Sorties successivement en l’espace de quelques mois sur les écrans, Le baiser du tueur (1955) et L’ultime razzia (1956)  reposent sur l’ un des canevas de prédilection du Film Noir : « La Chronique d’un fiasco inéluctable ». Dans Le baiser du tueur, gare centrale de New-York, la voix intérieure de Davy Gordon (Frank Silvera) entonne le récit des événements qui l’ont conduit à fuir seul la ville. La première séquence étant clairement destinée à devenir la fin de la boucle. Tandis que dans l’Ultime razzia, c’est la voix-off clinique d’un commentateur omniscient qui ne laisse planer aucun doute sur l’issue du coup-monté par la coterie de circonstances. La course effrénée de Johnny Clay (Sterling Hayden), l’instigateur du hold-up, ne fait que le rapprocher de son point de départ, la prison. Ainsi lancés, les deux récits vont alors progressivement dévoiler les pièces -pièges- inattendues d’un puzzle dont l’image-l’issue- finale semble préalablement imprimée. Plus les anti-héros contournent les chausse-trappes qui s’amoncèlent, plus l’éminence de la chute se fait forte. Chaque péripétie contribue autant au spectaculaire du genre qu’à la révélation de la noirceur et des faiblesses de l’âme humaine, les femmes n’étant, pour l’occasion, pas mieux loties que les archétypes du sexe fort.
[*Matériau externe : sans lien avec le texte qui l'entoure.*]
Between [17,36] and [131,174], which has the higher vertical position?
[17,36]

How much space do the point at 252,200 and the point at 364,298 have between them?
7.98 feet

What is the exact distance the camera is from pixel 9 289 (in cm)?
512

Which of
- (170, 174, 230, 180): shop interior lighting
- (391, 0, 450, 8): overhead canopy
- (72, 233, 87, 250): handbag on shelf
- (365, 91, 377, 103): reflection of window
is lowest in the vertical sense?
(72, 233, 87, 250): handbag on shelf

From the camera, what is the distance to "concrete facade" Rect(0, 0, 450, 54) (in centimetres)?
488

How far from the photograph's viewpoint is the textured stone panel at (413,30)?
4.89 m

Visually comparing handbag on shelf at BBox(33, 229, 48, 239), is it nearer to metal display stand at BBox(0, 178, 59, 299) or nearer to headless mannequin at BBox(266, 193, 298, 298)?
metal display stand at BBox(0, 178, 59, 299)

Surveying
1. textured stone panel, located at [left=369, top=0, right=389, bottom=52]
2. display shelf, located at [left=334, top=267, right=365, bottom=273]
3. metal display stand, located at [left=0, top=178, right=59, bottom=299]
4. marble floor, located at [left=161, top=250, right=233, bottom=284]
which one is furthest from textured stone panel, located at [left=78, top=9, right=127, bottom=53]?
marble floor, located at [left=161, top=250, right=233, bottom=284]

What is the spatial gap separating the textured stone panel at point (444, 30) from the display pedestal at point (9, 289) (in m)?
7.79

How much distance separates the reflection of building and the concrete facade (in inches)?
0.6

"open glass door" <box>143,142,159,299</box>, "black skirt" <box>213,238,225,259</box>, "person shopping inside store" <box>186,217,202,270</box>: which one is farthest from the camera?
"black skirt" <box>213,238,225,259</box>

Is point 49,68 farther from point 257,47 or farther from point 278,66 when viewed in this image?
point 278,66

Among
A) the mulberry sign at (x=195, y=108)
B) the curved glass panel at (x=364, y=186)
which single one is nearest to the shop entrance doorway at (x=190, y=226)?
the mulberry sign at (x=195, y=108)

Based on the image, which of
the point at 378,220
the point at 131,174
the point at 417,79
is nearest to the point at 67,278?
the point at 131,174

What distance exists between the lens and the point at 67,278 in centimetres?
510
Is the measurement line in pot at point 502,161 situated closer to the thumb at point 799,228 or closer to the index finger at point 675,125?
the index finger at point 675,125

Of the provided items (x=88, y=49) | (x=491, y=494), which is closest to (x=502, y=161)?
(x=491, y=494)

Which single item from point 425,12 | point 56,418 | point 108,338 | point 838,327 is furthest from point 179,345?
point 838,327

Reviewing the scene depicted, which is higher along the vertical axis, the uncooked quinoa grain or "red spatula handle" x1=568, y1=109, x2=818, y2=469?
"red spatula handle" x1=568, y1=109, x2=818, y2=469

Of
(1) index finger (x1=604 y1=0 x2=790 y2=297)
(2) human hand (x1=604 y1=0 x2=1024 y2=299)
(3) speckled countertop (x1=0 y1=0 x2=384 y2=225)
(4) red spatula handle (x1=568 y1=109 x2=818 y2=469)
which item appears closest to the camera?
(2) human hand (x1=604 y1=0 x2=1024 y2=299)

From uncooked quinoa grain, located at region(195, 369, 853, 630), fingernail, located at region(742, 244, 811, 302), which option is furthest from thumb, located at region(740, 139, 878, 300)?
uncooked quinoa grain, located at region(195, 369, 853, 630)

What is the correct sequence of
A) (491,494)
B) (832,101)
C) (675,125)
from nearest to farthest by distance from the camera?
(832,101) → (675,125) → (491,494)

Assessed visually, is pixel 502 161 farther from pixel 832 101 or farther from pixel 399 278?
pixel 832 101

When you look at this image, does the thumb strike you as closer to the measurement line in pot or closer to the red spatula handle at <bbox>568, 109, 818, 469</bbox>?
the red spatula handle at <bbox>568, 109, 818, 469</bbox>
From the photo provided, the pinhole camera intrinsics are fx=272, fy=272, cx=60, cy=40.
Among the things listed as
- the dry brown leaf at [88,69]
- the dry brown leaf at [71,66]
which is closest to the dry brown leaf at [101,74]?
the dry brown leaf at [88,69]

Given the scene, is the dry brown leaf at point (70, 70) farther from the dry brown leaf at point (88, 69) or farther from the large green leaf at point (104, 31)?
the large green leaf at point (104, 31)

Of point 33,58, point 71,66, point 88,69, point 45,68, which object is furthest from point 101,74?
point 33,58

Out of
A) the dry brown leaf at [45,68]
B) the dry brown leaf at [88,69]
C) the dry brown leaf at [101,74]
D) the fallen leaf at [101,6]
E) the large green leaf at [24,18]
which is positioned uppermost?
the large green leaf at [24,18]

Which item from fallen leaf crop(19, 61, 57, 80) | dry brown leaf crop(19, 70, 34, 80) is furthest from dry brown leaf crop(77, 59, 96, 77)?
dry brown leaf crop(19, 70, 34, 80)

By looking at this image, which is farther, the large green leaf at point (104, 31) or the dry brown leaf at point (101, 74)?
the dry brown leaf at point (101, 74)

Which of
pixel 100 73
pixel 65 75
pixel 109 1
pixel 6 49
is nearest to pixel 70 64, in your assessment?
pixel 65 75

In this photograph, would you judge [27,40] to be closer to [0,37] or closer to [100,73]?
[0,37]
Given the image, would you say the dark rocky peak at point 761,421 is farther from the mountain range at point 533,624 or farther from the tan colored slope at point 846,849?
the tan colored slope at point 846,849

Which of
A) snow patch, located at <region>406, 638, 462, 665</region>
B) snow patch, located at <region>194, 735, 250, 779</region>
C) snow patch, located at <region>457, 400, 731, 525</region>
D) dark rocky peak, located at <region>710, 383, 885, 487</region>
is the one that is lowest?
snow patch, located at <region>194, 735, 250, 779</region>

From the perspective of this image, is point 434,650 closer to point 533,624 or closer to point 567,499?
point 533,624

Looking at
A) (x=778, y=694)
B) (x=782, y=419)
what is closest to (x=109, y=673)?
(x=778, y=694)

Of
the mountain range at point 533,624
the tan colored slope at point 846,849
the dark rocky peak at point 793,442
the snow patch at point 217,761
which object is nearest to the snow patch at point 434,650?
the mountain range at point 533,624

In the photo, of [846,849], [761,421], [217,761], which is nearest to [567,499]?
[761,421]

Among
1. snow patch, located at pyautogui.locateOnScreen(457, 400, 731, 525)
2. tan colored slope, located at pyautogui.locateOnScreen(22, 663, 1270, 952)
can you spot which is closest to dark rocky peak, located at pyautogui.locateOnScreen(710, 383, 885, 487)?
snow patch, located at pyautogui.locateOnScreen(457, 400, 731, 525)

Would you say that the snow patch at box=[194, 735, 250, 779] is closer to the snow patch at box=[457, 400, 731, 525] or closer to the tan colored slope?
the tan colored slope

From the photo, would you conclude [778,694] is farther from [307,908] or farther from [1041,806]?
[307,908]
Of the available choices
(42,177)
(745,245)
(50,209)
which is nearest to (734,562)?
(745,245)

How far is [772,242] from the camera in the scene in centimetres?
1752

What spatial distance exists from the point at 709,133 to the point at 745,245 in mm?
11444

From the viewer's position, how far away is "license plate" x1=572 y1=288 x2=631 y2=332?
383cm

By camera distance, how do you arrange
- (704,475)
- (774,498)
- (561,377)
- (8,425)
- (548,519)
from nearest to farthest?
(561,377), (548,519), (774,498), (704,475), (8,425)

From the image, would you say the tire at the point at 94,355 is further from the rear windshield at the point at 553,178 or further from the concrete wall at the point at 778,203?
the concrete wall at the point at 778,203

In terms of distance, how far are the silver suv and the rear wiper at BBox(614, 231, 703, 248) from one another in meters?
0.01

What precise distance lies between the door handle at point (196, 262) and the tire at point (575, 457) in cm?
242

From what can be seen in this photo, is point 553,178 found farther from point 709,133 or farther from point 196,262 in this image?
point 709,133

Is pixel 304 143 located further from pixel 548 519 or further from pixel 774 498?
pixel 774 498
Dans la lignée des grands romans de Dashiel Hammett ou Raymond Chandler, Le baiser du tueur se nourrit d’une bonne dose de lyrisme pour ménager notre empathie. Marqué par la plume beaucoup plus acide de Jim Thomson (un autre géant du genre littéraire), le scénario de L’ultime razzia ne laisse aucune chance à tous ces parias qui ont le démon dans la peau.

Mécaniques de précision

Dans Le baiser du tueur, Davy Gordon et Gloria Price (Jamie Smith) qui viennent à peine de tomber amoureux doivent liquider leurs affaires (récupérer leurs derniers salaires) dans un temps record avant de tourner définitivement le dos à une ville synonyme d’échec. Dans L’ultime razzia, la fenêtre de tir est aussi restreinte pour organiser le braquage de l’hippodrome. Dans le premier film, le tempo bat au rythme langoureux du jazz, omniprésent. Tandis que dans L’ultime razzia les riffs se font  plus secs, agrémentés par les tic-tac réguliers d’un réveil. Dès que les anti-héros ne sont plus les maitres de l’horloge, c’est la fin qui s’annonce. Les quelques petites minutes de retard de Johnny vont tout faire capoter. Les mécaniques de Kubrick reposent quant à elle sur la même exigence de précision, sans cependant jamais faillir dans leurs constructions. Dans un temps diégétique des plus ramassés,  une heure cinq pour Le baiser du tueur, un quart de plus pour L’ultime razzia –Quelle leçon pour les nombreux films actuels qui dépassent allègrement les deux heures-, c’est en quatrième vitesse que tout s’enchaîne dans une grande limpidité sans pour forcement se reposer sur un montage nerveux. L’économie de dialogues -inhérente au genre- nous dirige vers les seules informations essentielles à la compréhension des enjeux. Quant à la dimension psychologique du récit, elle repose sur une typologie bien marquée des personnages  et surtout sur une totale maîtrise du cadre. En plus du format 4/3, l’horizon de Davy et Gloria est obstrué par des  surcadrages, souvent crées par des objets-obstacles, à l’instar de la fenêtre sur cour lors de la scène de l’agression de la jeune femme par son patron. De nombreux effets de plongée et de contre-plongée viennent également rappeler la vulnérabilité des amants. Le baiser du tueur apparaît comme un terrain d’expérimentation pour un Stanley Kubrick qui n’est encore qu’un débutant. Comme les artisans de la nouvelle vague française, le réalisateur ne craint pas d’être audacieux, quitte à livrer une partition quelque peu dissonante par moments. Mais,  si certaines scories sont encore plus perceptibles avec le temps -jeu d’acteur notamment-, ce « Work in Progress » subjuguera autant -si ce n’est plus-  que ce petit bijou de perfection que peut être L’ultime razzia.